● **The problem**: Print, exactly as they stand, the lines from the start of the listing to the line containing "Автомобильный усилитель УКВ-FM", inclusive.

★ ★ ★ ★ ★ ★ ★

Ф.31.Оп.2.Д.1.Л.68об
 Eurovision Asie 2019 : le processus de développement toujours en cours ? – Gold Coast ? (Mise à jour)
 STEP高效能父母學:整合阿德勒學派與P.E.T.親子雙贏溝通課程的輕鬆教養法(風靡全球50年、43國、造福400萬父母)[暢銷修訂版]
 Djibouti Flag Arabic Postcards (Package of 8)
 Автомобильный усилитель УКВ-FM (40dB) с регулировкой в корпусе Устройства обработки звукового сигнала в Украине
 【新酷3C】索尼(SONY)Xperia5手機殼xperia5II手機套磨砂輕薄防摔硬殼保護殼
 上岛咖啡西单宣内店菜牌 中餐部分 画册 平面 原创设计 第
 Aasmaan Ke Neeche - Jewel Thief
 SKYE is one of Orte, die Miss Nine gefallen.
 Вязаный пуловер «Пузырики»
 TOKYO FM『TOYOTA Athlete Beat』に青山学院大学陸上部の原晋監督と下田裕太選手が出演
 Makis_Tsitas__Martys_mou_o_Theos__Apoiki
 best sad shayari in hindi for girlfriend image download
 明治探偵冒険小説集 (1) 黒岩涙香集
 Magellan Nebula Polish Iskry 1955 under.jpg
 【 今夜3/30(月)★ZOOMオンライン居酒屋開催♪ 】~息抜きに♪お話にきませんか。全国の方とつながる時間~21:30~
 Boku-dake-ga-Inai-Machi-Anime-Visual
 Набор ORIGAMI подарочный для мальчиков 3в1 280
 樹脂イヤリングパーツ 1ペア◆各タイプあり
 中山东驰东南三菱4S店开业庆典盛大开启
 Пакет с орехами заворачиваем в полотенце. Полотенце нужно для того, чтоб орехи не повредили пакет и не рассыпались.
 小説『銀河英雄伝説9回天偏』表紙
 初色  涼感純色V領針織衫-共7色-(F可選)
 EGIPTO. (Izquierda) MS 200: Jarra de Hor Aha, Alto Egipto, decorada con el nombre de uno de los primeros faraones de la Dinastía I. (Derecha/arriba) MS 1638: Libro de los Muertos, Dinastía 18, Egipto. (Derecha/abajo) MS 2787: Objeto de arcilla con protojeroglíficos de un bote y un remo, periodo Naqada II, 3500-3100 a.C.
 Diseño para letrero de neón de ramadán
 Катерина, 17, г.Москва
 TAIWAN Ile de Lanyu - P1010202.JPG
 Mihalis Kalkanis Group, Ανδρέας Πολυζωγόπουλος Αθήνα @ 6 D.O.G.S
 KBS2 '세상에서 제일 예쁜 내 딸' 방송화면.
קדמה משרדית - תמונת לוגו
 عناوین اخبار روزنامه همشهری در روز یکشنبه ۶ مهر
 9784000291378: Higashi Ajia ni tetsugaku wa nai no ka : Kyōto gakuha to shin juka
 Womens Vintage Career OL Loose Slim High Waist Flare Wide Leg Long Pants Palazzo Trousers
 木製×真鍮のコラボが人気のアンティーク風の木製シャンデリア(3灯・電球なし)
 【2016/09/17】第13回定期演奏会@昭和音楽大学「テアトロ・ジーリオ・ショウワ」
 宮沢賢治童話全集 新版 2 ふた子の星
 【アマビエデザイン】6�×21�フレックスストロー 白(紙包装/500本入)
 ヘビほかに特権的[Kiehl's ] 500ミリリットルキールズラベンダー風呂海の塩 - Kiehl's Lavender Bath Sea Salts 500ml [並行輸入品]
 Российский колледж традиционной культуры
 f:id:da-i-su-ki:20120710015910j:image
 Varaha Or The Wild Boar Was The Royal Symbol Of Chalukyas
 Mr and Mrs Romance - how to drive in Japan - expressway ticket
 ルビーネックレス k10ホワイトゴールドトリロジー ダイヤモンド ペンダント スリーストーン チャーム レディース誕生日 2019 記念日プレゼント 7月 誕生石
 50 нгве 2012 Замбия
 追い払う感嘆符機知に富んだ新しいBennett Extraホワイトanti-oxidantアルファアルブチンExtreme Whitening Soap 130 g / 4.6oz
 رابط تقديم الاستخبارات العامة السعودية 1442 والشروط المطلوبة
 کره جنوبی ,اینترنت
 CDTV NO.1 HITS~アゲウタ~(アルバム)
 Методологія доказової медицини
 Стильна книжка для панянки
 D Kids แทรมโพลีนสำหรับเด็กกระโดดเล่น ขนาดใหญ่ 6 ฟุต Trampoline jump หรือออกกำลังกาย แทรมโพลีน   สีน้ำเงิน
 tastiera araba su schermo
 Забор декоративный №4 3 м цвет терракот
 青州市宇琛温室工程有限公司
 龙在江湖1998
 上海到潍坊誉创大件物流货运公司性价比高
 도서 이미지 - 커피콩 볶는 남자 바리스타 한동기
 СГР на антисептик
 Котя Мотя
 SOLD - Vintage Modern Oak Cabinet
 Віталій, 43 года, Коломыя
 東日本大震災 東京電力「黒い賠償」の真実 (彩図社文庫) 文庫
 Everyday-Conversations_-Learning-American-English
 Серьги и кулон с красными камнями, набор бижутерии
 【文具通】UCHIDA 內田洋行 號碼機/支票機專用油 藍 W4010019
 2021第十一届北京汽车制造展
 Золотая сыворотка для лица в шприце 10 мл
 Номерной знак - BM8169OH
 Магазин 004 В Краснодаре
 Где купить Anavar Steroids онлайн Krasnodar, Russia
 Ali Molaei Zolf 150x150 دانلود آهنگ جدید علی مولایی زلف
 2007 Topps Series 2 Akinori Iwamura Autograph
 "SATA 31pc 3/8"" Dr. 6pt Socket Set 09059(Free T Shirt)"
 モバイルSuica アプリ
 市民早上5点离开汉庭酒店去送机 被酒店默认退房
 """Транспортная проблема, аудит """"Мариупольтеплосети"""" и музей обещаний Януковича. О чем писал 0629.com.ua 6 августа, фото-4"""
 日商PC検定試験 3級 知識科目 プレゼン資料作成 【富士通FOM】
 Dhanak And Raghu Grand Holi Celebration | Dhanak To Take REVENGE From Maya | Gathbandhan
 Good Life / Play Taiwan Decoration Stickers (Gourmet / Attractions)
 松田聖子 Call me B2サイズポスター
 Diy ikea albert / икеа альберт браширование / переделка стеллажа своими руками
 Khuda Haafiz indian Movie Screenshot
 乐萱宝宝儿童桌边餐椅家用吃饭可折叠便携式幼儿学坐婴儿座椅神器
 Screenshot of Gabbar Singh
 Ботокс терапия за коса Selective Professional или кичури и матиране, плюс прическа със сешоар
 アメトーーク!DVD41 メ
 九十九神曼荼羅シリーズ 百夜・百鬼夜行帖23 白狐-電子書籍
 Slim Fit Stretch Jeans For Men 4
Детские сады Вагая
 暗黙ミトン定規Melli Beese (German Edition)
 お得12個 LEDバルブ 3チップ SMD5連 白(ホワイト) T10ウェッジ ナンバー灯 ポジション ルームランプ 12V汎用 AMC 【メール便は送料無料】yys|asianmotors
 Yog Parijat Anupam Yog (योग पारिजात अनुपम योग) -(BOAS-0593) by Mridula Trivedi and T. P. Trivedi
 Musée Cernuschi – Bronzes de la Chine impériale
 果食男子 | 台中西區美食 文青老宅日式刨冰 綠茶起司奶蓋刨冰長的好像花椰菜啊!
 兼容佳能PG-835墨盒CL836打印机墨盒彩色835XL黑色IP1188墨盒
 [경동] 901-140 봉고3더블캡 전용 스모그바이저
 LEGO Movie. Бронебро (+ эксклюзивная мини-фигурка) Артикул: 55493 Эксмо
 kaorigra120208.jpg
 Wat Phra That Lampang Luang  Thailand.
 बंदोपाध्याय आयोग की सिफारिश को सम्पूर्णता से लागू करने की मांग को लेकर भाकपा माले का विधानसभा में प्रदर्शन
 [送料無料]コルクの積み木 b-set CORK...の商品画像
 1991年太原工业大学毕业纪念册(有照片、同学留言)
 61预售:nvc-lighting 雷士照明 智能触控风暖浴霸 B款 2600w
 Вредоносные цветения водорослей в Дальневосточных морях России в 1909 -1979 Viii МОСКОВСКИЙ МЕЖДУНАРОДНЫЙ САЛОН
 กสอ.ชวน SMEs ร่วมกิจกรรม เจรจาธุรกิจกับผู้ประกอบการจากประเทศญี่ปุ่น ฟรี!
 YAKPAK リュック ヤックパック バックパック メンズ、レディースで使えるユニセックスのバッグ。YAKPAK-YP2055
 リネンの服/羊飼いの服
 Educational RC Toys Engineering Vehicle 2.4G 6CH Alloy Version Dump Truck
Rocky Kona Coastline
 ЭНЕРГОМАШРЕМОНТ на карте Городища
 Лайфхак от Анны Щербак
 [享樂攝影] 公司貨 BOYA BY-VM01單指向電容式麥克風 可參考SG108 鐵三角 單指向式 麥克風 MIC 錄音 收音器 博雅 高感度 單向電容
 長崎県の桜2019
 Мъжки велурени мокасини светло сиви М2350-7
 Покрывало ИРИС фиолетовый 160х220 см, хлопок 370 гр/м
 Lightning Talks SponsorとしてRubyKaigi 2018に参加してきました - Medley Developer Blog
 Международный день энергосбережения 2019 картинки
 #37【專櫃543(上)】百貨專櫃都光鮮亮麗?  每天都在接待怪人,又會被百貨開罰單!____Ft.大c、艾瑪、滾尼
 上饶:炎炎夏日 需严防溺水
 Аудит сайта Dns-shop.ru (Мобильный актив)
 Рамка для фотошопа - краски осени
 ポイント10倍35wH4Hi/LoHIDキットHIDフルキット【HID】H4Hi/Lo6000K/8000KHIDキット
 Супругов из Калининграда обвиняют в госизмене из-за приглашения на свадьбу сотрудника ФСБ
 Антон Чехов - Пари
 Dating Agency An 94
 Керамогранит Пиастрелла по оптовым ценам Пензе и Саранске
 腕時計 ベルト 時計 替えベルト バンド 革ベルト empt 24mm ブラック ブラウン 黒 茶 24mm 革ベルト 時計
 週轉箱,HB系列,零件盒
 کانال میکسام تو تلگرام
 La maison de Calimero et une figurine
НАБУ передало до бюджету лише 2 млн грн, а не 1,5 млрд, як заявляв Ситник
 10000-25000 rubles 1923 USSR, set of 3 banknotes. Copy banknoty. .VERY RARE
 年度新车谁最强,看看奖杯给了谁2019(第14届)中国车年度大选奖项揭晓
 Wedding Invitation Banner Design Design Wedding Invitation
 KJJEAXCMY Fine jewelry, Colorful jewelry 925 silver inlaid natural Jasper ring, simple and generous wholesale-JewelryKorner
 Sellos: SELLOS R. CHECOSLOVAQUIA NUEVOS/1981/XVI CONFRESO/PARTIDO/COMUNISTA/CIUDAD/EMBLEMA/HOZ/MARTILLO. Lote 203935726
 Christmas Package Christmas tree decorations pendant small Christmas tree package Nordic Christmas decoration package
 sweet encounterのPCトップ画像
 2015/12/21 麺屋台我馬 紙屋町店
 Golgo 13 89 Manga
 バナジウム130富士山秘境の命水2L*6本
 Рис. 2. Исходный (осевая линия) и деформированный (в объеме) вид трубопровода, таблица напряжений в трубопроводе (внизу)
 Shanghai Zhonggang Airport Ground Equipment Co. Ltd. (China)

★ ★ ★ ★ ★ ★ ★

● **Response to the task**:
Ф.31.Оп.2.Д.1.Л.68об
 Eurovision Asie 2019 : le processus de développement toujours en cours ? – Gold Coast ? (Mise à jour)
 STEP高效能父母學:整合阿德勒學派與P.E.T.親子雙贏溝通課程的輕鬆教養法(風靡全球50年、43國、造福400萬父母)[暢銷修訂版]
 Djibouti Flag Arabic Postcards (Package of 8)
 Автомобильный усилитель УКВ-FM (40dB) с регулировкой в корпусе Устройства обработки звукового сигнала в Украине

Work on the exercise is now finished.